AntonioDeFalco/SCEVAN

Allow precomputed baseline for single sample pipeline

Opened this issue · 4 comments

For pipelineCNA() a synthetic baseline is calculated per-sample. This can be an issue when you have a large dataset and have to run single samples for computational reasons as the baseline is different for each sample. There should ideally be a way to generate a baseline for whole dataset and then allow that as the subtraction for each sample separately.

Relevant code:

if (length(norm_cell_names) < 1) {
    print("7) Measuring baselines (pure tumor - synthetic normal cells)")
    count_mtx_relat <- removeSyntheticBaseline(count_mtx, par_cores = par_cores)
  } else {
    print("7) Measuring baselines (confident normal cells)")
    if (length(norm_cell_names) == 1) {
      basel <- count_mtx[, which(colnames(count_mtx) %in% norm_cell_names)]
    }
    else {
      basel <- apply(count_mtx[, which(colnames(count_mtx) %in% norm_cell_names)], 1, median)
    }
    count_mtx_relat <- count_mtx - basel
  } 

Additionally, large datasets stall the script due to rasterisation of the heatmap

Hi @wudustan,
Why do you need to analyze a large dataset of multiple samples? The suggestion is to examine each sample at a time for more accurate results, only if you have several samples from the same patient could you analyze them together. The reasoning is like CNV analysis from bulk with the matched normal, versus an analysis with a Panel of Normal (PoN) created from multiple healthy tissue samples. You could use multiSampleComparisonClonalCN to compare multiple samples.

Thanks

Thanks for replying @AntonioDeFalco

I have a large experiment (>20 libraries: 4 timepoints +/- drug) where a cancer stem cell culture was treated with high dose drug over a long period of time to generate resistant cells. All the cells in the experiment are malignant and I want to get a subclonal analysis to see if specific subclones develop and persist over time, but due to the way pipelineCNA() works, the algorithm will find ~5 'normal' cells in the sample and will then give me a garbled subclone analysis as a result.

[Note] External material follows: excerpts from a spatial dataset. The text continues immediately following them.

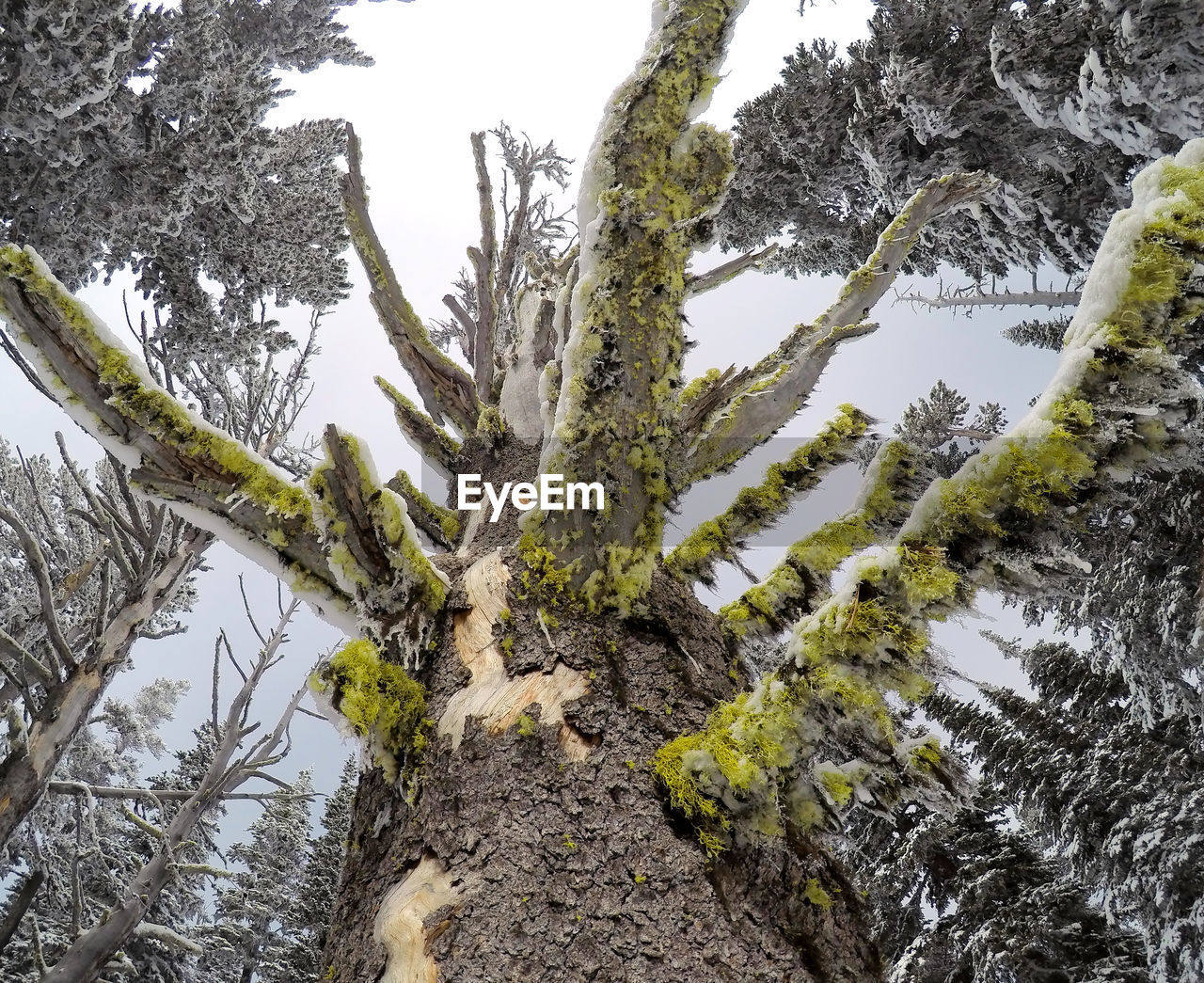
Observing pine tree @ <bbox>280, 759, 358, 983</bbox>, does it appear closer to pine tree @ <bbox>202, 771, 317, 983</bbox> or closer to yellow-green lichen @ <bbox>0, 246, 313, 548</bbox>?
pine tree @ <bbox>202, 771, 317, 983</bbox>

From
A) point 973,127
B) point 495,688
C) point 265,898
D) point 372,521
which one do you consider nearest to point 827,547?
point 495,688

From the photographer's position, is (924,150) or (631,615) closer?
(631,615)

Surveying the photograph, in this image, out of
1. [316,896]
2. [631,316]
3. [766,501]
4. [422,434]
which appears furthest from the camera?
[316,896]

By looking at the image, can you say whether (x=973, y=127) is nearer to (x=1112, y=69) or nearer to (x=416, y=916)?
(x=1112, y=69)

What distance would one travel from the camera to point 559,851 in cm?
148

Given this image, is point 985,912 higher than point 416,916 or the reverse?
the reverse

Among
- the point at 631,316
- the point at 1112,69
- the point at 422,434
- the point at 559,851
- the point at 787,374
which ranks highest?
the point at 1112,69

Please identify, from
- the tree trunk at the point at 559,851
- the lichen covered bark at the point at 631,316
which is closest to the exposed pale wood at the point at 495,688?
the tree trunk at the point at 559,851

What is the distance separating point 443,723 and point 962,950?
593 centimetres

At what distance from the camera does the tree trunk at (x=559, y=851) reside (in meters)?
1.34

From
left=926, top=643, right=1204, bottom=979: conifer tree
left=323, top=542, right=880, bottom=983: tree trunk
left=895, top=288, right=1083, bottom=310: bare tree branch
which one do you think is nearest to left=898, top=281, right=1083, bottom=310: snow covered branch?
left=895, top=288, right=1083, bottom=310: bare tree branch

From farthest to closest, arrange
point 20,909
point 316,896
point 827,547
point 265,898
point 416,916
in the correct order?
point 265,898 → point 316,896 → point 20,909 → point 827,547 → point 416,916

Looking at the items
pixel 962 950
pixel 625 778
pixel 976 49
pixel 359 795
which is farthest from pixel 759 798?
pixel 976 49

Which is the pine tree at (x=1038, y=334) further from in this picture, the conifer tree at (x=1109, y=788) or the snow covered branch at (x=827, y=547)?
the snow covered branch at (x=827, y=547)
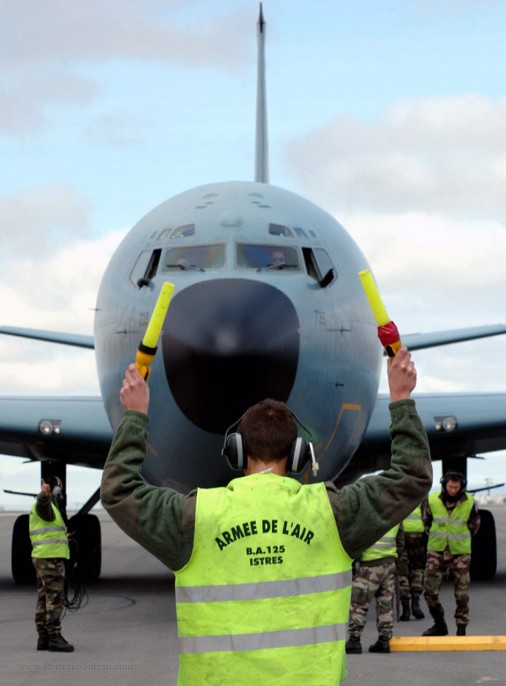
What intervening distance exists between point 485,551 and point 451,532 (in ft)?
19.5

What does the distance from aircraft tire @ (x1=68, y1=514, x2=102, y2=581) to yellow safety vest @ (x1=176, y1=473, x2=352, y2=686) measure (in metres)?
13.1

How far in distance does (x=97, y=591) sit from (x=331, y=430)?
19.5 feet

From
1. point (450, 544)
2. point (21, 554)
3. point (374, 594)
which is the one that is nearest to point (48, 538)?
point (374, 594)

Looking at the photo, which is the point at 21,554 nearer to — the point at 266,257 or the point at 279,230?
the point at 279,230

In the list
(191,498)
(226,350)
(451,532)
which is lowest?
(451,532)

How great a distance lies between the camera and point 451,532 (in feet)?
36.6

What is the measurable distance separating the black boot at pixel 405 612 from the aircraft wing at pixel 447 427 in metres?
2.32

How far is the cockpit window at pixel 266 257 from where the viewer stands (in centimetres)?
1074

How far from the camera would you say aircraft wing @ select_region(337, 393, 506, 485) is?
1480 cm

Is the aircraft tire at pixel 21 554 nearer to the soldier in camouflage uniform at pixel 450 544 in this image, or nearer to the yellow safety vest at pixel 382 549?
the soldier in camouflage uniform at pixel 450 544

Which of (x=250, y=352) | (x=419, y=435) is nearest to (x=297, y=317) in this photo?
(x=250, y=352)

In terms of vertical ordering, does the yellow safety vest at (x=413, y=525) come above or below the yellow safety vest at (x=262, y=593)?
below

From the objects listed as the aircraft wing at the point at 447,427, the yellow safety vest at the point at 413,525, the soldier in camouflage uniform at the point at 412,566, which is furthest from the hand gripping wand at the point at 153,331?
the aircraft wing at the point at 447,427

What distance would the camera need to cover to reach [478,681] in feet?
27.0
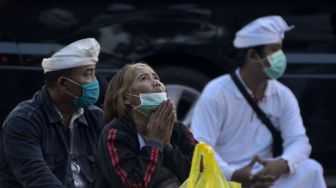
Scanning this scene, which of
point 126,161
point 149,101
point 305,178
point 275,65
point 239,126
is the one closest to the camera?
point 126,161

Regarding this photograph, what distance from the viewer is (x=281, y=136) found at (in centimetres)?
602

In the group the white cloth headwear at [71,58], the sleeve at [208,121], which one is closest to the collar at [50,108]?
the white cloth headwear at [71,58]

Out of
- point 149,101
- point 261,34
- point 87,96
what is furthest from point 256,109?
point 149,101

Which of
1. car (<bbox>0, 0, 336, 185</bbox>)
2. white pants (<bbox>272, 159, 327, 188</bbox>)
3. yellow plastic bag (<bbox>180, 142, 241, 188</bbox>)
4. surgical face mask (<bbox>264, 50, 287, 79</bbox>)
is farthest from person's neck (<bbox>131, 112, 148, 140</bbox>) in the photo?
car (<bbox>0, 0, 336, 185</bbox>)

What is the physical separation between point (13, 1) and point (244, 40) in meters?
1.44

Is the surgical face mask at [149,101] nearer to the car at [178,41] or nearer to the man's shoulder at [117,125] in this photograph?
the man's shoulder at [117,125]

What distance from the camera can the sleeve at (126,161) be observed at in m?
4.10

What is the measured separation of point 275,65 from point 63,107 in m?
1.90

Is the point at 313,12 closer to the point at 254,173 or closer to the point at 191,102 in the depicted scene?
the point at 191,102

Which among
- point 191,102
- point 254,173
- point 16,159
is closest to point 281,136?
point 254,173

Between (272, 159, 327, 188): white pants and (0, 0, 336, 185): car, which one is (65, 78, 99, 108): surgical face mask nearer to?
(272, 159, 327, 188): white pants

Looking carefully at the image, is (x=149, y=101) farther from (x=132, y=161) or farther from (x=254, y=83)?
(x=254, y=83)

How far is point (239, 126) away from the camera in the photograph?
5.95 m

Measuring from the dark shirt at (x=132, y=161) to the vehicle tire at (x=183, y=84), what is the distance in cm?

From a conceptual point of view, finding an artificial baseline from 100% tumour single-sample-wise will also be problematic since individual samples will have different amounts and types of CNA events. If I could pre-calculate a baseline from the whole dataset and then use that to do clonal analysis on all libraries separately, I would get a more consistent result.

I previously ran the analysis as single libraries, but looking at the heatmap the script generates - I can tell the clustering and clonal calling isn't correct, but because the pipeline is one giant wrapper script, it makes it hard to modify. I can't pass it a vector of normal cells for norm_cell because there aren't any.

@AntonioDeFalco do you have any advice for how to proceed?